Emerging Markets Risk.
Non-U.S. Investment
Risk (described below) may be particularly high to the extent a Fund invests in
emerging market securities. Emerging market securities may present issuer,
market, currency, liquidity, legal, political, and other risks different from,
and potentially greater than, the risks of investing in securities and
instruments tied to U.S. or developed non-U.S. issuers. Emerging markets may
have less established legal and accounting systems than those in more developed
markets. Governments in emerging markets may be less stable and more likely to
take extra-legal action with respect to companies, industries, assets, or
foreign ownership than those in more developed markets.
The
economies of emerging markets may be dependent on relatively few industries and
thus affected more severely by local or global changes. Emerging market
securities may also be more volatile, more difficult to value, and have lower
overall liquidity than securities economically tied to U.S. or developed
non-U.S. issuers.
Equity
Risk. Equity
securities represent an ownership interest in an issuer rather than a right to
receive a specified future payment. This makes equity securities more sensitive
than debt securities to changes in an issuer’s earnings and overall financial
condition; as a result, equity securities are generally more volatile than debt
securities. Equity securities may lose value as a result of
changes
relating to the issuers of those securities, such as management performance,
financial leverage, or changes in the actual or anticipated earnings of a
company, or as a result of actual or perceived market conditions that are not
specific to an issuer. Even when the securities markets are generally performing
strongly, there can be no assurance that equity securities held by a Fund will
increase in value. Because the rights of all of a company’s creditors are senior
to those of holders of equity securities, shareholders are least likely to
receive any value if an issuer files for bankruptcy.
Hybrid Securities
Risk. Hybrid
securities are typically subordinated to an issuer’s senior debt instruments;
therefore, they are subject to greater credit risk than those senior debt
instruments. Many hybrid securities are subject to provisions permitting their
issuers to skip or defer distributions under specified circumstances. Hybrid
securities may have limited or no voting rights and may have substantially lower
overall liquidity than many other securities. Certain types of hybrid
securities, such as non-cumulative perpetual preferred stock, are issued
predominantly by companies in the financial services industry and thus may
present increased risk during times of financial upheaval, which may affect
financial services companies more than other types of issuers.
Interest Rate
Risk. Debt securities
that pay interest based on a fixed rate are subject to the risk that they will
decline in value if interest rates rise. Interest rate changes may occur
suddenly and unexpectedly, and may be caused by a wide variety of factors
including central bank monetary policy, inflation rates, and general economic
conditions. A Fund may lose money as a result of such movements. The longer the
remaining maturity of a debt security, the more its value is likely to be
affected by changes in interest rates. Debt securities with longer durations
tend to be more sensitive to changes in interest rates, usually making them more
volatile than securities with shorter durations. The values of equity and other
non-debt securities may also decline due to fluctuations in interest rates. A
Fund may choose not to or be unable to hedge itself fully against changes in
interest rates. If a Fund uses derivatives to hedge against changes in interest
rates, those hedges may not work as intended and may decrease in value if
interest rates move differently than anticipated. Interest rates are currently
at or near historically low levels in many developed countries, including the
United States, which increases the risk that interest rates will rise. In the
United States, the Federal Reserve has raised, and may continue, to raise
interest rates.
Non-fixed
rate instruments (i.e., variable and floating rate securities) generally are
less sensitive to interest rate changes but may decline in value if their
interest rates do not rise as much or as quickly as interest rates in general.

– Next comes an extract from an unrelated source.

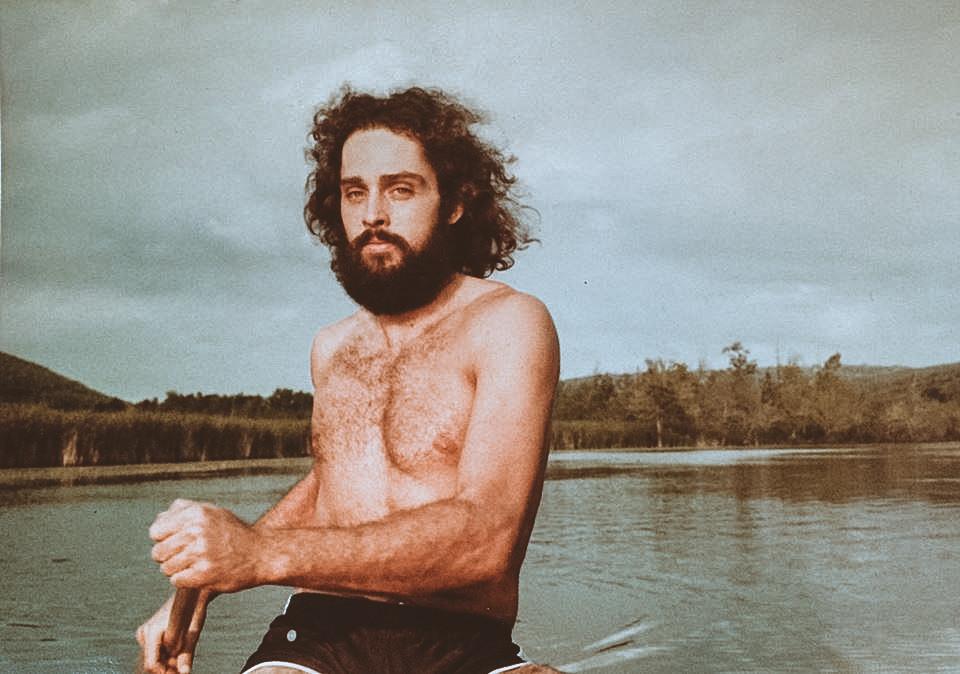 bearded man in canoe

Conversely, non-fixed-rate instruments will not generally increase in value if
interest rates decline. If a Fund holds variable or floating rate securities, a
decrease in market interest rates may adversely affect the income received from
such securities.
Liquidity
Risk. Liquidity risk
is the risk that a Fund may not be able to buy or sell an investment at an
advantageous time or price, which could force a Fund to hold a security that is
declining
DODGE & COX FUNDS ∎
PAGE 33
in
value or forego other investment opportunities. An illiquid instrument is harder
to value because there may be little or no market data available based on
purchases or sales of the instrument.
Liquidity
risk may result from the lack of an active market or a reduced number and
capacity of traditional market participants to make a market in fixed income
securities. A Fund may also experience liquidity risk to the extent it invests
in private placement securities, securities of issuers with smaller market
capitalizations, or securities with substantial market and/or credit risk. The
liquidity of an issuer’s securities may decrease if its credit rating falls, it
experiences sudden unexpected cash outflows, or some other event causes
counterparties to avoid trading with or lending to the issuer. Liquidity risk is
greater for below investment-grade securities and restricted securities,
especially in difficult market conditions. Over the past three decades, bond
markets have grown more quickly than dealer capacity to engage in fixed income
trading. In addition, recent regulatory changes applicable to financial
intermediaries that make markets in debt securities have restricted or made it
less desirable for those financial intermediaries to hold large inventories of
debt securities with lower overall liquidity. Because market makers provide
stability to a market through their intermediary services, a reduction in dealer
inventory may lead to decreased liquidity and increased volatility in the fixed
income markets. Additional legislative or regulatory actions to address
perceived liquidity or other issues in the debt securities markets could alter
or impair a Fund’s ability to pursue its investment objectives or use certain
investment strategies and techniques. Liquidity risk may intensify during
periods of economic uncertainty. Debt securities with longer durations may face
heightened liquidity risk.
Unusually
high redemption requests or other unusual market conditions may make it
difficult for a Fund to honor redemption requests within the permitted period.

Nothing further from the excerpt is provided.